Captioned web image data:
Segment Open
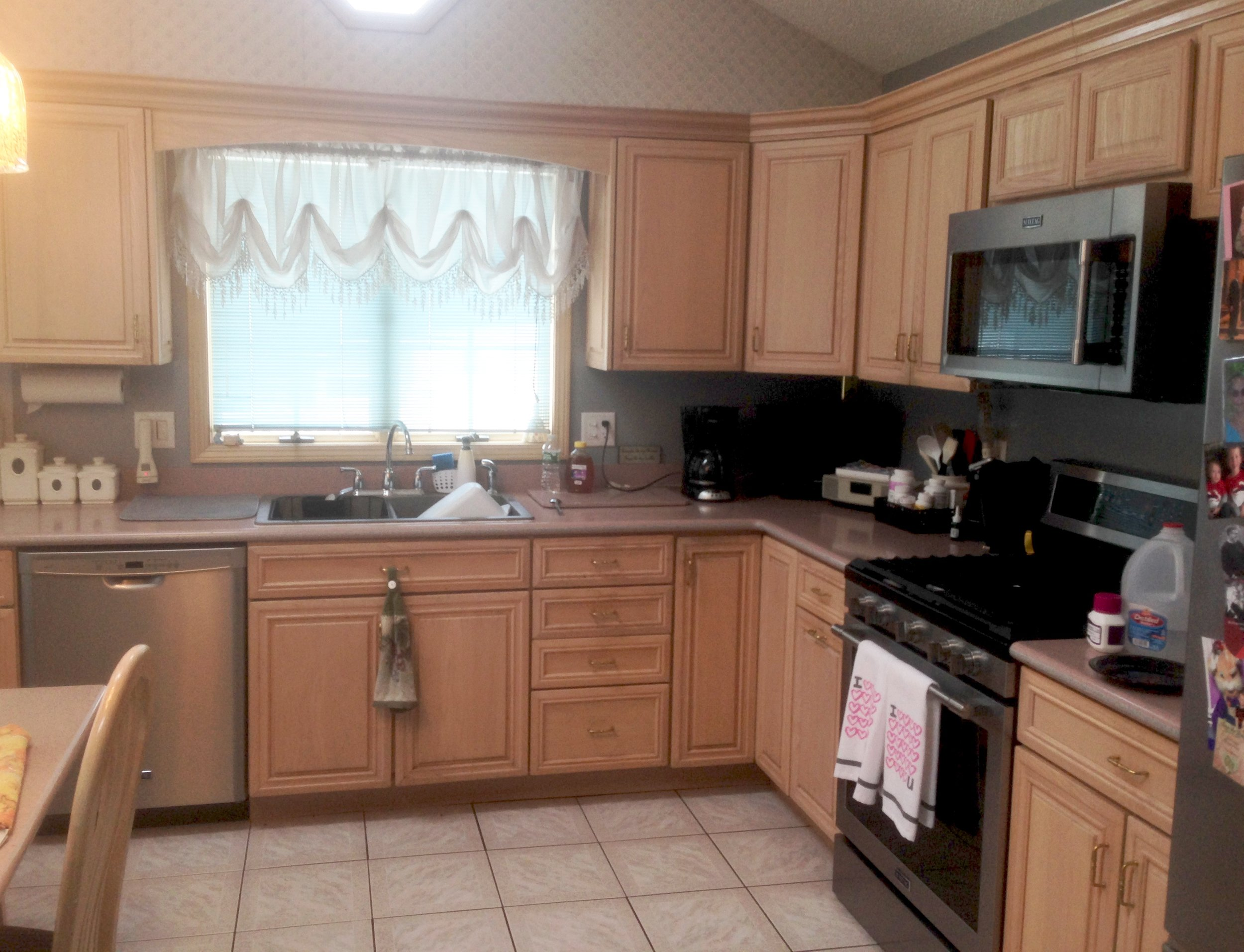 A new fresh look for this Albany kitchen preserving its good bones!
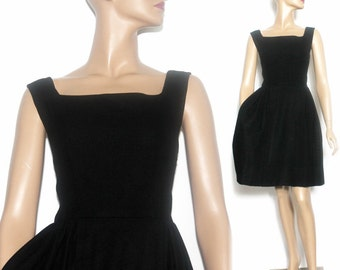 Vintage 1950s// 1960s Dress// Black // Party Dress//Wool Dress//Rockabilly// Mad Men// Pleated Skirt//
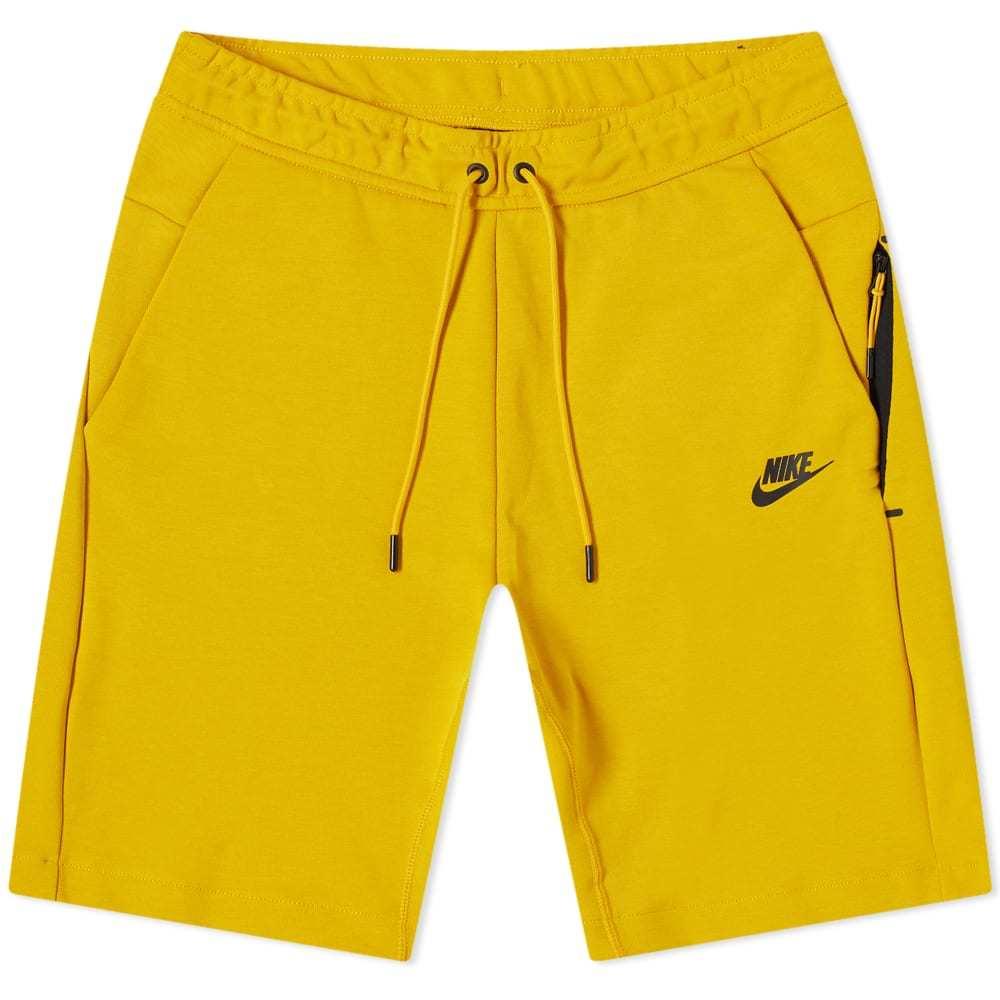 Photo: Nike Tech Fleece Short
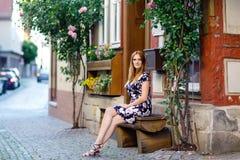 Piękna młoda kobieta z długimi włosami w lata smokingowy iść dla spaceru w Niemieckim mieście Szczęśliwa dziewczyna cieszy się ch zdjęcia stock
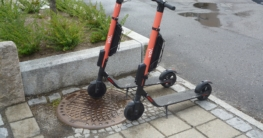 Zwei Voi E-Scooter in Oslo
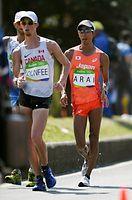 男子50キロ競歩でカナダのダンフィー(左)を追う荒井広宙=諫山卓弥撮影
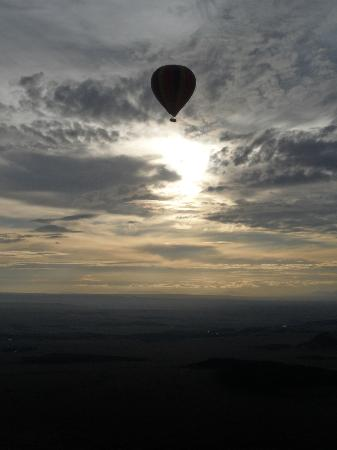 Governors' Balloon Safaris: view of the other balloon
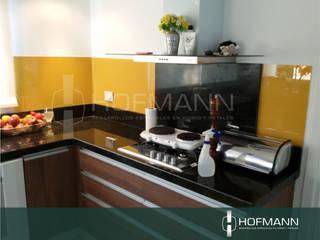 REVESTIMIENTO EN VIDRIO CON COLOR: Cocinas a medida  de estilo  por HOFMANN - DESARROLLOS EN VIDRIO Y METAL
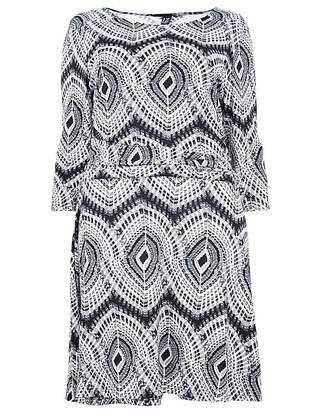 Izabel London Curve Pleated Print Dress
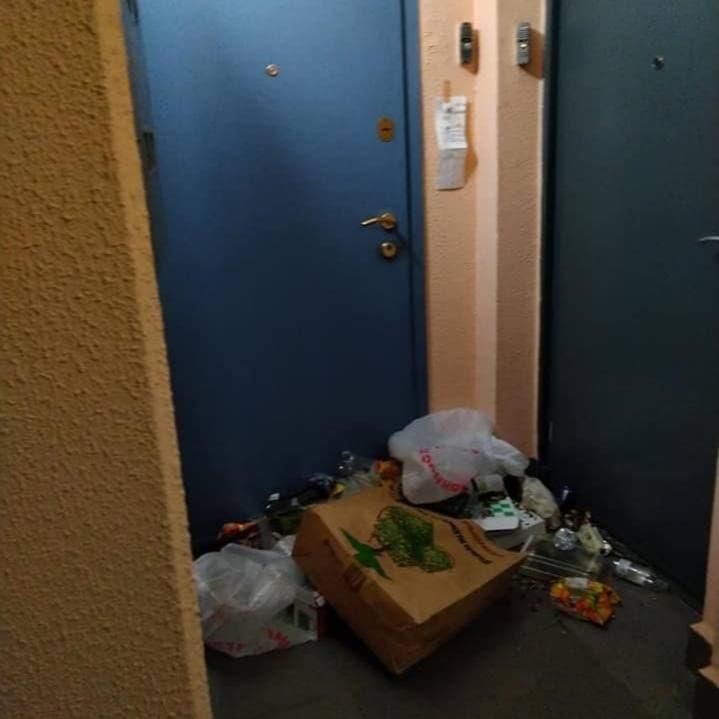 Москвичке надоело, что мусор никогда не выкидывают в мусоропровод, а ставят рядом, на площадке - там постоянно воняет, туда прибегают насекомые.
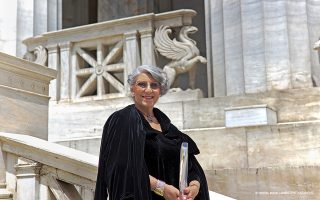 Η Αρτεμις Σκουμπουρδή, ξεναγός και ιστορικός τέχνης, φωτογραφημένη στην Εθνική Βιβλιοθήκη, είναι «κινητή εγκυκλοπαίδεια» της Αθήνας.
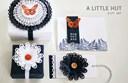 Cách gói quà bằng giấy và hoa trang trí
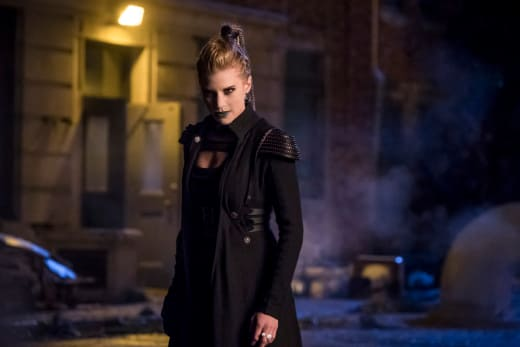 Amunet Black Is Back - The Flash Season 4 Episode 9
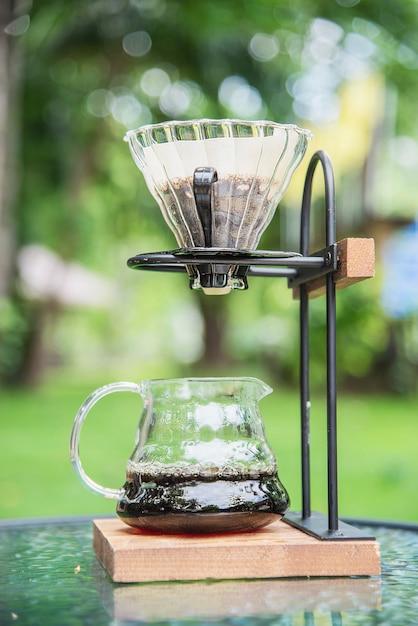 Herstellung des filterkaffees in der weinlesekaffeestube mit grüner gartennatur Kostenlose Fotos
Segment Closed
### Your instructions:
Would you return the data above exactly as written, minus the images?

### Response below:
 A new fresh look for this Albany kitchen preserving its good bones!
 Vintage 1950s// 1960s Dress// Black // Party Dress//Wool Dress//Rockabilly// Mad Men// Pleated Skirt//
 Photo: Nike Tech Fleece Short
 Piękna młoda kobieta z długimi włosami w lata smokingowy iść dla spaceru w Niemieckim mieście Szczęśliwa dziewczyna cieszy się ch zdjęcia stock
 Zwei Voi E-Scooter in Oslo
 男子50キロ競歩でカナダのダンフィー(左)を追う荒井広宙=諫山卓弥撮影
 Governors' Balloon Safaris: view of the other balloon
 REVESTIMIENTO EN VIDRIO CON COLOR: Cocinas a medida  de estilo  por HOFMANN - DESARROLLOS EN VIDRIO Y METAL
 Izabel London Curve Pleated Print Dress
 Москвичке надоело, что мусор никогда не выкидывают в мусоропровод, а ставят рядом, на площадке - там постоянно воняет, туда прибегают насекомые.
 Η Αρτεμις Σκουμπουρδή, ξεναγός και ιστορικός τέχνης, φωτογραφημένη στην Εθνική Βιβλιοθήκη, είναι «κινητή εγκυκλοπαίδεια» της Αθήνας.
 Cách gói quà bằng giấy và hoa trang trí
 Amunet Black Is Back - The Flash Season 4 Episode 9
 Herstellung des filterkaffees in der weinlesekaffeestube mit grüner gartennatur Kostenlose Fotos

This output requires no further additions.